Teachers’ leaders have immediately rejected a reported 9 per cent pay rise proposed for new starters as ministers try to head off a series of strikes across the UK.
The increase, alongside a 5 per cent raise for more experienced staff, has reportedly been proposed by the education secretary Nadhim Zahawi in a letter to the chancellor Rishi Sunak.
But Mary Bousted, the general secretary of the National Education Union, said it was “not enough, it is still a pay cut”, although she added that it would be “a start.”
“If we don’t receive a very much better offer we will be looking to ballot our members in October,” she told BBC Radio 4’s Today programme.
She warned that even under a ‘best case scenario’ that less than half of the new teachers the UK needs would start training this September.
One in four new starts leaves the profession within two years, she added.
Mr Zahawi has asked the chancellor to give teachers the pay rises in an attempt to head off off strike action later this year, The Daily Telegraph reports.

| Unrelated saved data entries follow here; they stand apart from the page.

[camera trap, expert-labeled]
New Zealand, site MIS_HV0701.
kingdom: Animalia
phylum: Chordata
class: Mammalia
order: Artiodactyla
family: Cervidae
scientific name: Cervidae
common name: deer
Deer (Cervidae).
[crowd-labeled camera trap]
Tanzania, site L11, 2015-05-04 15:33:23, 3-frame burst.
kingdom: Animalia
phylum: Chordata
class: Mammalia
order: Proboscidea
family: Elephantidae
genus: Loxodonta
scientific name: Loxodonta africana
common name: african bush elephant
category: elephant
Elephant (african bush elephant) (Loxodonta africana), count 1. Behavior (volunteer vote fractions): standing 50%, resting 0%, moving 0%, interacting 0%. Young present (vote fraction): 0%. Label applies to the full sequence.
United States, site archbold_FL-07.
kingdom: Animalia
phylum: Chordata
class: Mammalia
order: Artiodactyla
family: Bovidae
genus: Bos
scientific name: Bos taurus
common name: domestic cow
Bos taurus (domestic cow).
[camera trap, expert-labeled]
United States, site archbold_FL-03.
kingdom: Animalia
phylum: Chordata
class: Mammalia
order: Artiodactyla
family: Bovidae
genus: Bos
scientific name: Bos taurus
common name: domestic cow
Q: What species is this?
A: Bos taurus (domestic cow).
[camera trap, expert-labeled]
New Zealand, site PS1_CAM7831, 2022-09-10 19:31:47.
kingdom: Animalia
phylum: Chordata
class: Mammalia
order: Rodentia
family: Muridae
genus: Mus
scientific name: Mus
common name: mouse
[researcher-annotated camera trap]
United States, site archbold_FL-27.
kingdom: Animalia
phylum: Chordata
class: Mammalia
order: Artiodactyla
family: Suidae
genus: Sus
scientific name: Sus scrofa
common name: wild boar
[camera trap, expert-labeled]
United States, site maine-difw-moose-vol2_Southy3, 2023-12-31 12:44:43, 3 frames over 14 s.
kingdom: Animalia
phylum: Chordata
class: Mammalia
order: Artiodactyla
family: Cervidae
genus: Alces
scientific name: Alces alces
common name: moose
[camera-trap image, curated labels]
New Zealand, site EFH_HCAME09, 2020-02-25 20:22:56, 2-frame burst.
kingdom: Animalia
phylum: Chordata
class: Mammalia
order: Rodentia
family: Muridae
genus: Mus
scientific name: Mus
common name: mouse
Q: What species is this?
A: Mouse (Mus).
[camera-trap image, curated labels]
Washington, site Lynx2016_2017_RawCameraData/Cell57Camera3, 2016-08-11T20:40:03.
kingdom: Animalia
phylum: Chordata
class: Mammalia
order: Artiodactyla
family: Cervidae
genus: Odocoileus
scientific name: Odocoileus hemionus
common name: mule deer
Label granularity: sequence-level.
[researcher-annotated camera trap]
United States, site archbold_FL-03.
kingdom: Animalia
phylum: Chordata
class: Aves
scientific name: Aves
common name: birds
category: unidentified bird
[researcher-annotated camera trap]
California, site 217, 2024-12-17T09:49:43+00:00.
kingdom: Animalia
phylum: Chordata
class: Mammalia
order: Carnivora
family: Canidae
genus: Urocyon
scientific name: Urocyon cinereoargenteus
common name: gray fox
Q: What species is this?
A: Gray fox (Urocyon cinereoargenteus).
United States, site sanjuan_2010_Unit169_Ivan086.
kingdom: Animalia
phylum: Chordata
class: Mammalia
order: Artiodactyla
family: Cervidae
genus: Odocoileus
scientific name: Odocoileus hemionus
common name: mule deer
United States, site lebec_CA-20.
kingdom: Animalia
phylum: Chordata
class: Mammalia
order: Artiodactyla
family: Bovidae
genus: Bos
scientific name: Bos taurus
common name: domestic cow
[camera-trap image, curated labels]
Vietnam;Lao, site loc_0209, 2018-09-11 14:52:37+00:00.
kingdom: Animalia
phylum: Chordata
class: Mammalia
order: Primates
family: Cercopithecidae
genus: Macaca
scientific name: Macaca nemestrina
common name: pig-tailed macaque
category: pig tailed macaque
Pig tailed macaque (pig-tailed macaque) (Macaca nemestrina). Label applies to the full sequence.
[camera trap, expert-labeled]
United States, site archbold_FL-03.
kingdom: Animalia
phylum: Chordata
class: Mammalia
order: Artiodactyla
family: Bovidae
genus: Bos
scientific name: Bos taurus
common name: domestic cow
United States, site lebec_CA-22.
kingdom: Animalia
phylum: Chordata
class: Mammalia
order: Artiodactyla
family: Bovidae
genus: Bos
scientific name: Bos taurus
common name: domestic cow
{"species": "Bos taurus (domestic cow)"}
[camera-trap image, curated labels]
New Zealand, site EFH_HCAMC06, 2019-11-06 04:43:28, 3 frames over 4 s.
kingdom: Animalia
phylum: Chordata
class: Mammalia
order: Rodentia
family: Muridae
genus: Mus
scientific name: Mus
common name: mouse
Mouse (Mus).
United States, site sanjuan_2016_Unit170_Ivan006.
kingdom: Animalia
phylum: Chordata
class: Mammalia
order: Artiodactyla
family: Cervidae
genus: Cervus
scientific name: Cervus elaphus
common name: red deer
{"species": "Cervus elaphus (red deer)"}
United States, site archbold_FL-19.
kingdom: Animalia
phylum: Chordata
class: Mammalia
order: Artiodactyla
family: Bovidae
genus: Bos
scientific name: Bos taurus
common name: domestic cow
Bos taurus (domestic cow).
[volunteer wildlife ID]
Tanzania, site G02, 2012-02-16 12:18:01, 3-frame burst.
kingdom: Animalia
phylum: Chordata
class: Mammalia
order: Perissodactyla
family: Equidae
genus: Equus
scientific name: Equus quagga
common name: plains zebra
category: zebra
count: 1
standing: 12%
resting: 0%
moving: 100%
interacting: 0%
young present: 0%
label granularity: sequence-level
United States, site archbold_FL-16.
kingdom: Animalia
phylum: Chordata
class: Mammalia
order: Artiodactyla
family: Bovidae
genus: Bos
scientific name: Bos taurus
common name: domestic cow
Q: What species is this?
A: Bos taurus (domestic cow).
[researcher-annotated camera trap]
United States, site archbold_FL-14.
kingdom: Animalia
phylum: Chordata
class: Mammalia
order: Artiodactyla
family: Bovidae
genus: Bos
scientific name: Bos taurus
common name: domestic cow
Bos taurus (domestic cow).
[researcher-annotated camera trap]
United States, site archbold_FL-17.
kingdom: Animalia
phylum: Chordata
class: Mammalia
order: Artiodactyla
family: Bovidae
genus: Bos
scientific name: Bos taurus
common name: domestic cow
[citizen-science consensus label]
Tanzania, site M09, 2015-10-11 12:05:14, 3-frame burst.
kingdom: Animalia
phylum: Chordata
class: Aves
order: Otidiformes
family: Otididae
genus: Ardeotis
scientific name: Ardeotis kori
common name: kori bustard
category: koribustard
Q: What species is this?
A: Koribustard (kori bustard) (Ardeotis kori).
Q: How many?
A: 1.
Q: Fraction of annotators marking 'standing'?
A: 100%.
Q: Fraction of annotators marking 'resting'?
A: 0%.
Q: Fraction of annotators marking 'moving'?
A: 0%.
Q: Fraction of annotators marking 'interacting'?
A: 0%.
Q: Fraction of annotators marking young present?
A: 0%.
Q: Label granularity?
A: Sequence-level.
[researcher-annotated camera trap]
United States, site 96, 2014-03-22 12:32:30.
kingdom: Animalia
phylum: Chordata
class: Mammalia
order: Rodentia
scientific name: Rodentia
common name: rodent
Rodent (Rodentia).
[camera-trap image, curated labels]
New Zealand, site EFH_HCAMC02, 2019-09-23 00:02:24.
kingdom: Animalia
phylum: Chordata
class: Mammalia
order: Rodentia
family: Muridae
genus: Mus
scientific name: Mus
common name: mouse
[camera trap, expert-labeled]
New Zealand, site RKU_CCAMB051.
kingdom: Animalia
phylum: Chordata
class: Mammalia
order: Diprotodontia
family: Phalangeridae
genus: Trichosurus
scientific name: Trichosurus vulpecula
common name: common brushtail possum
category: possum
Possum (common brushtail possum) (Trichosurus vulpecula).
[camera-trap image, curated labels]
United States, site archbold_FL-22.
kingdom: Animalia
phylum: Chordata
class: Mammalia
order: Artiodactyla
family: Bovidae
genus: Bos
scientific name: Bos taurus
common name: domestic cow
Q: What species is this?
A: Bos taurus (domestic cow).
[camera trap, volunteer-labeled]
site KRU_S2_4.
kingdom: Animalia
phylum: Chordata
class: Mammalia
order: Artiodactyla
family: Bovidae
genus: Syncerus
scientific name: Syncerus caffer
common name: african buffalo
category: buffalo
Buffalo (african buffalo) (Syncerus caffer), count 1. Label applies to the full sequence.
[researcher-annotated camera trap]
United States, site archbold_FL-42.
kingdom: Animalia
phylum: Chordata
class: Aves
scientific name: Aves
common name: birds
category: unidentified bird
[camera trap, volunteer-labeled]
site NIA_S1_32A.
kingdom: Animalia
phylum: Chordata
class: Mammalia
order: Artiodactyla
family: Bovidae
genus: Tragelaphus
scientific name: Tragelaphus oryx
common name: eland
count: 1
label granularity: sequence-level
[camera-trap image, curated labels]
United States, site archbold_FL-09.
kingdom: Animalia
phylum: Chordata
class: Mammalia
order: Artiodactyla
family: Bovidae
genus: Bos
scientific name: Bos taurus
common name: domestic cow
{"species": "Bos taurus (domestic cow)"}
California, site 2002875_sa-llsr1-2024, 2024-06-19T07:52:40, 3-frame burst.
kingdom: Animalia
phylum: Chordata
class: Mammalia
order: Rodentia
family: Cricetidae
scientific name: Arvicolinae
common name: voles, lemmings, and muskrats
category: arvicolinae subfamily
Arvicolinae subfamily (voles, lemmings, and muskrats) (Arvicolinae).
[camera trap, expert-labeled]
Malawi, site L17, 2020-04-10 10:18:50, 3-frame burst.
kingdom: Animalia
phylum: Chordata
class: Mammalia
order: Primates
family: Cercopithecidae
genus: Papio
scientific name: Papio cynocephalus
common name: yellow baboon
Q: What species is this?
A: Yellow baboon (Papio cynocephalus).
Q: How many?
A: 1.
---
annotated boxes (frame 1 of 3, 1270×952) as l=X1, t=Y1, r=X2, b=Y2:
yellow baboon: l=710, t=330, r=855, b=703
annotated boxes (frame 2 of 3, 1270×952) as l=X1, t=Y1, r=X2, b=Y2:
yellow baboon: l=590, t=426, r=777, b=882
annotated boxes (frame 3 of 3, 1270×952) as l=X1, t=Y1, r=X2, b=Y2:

There are 130,000 teachers in England in the first five years of their careers, who would be affected by the proposed 9 per cent rise.
A raise of 5 per cent would be put forward for the remaining 380,000 teachers in England, instead of the government’s planned initial figure of 3 per cent figure.
Ministers have confirmed that pensioners and welfare claimants are due to get raises of up to 10 per cent to keep pace with soaring inflation.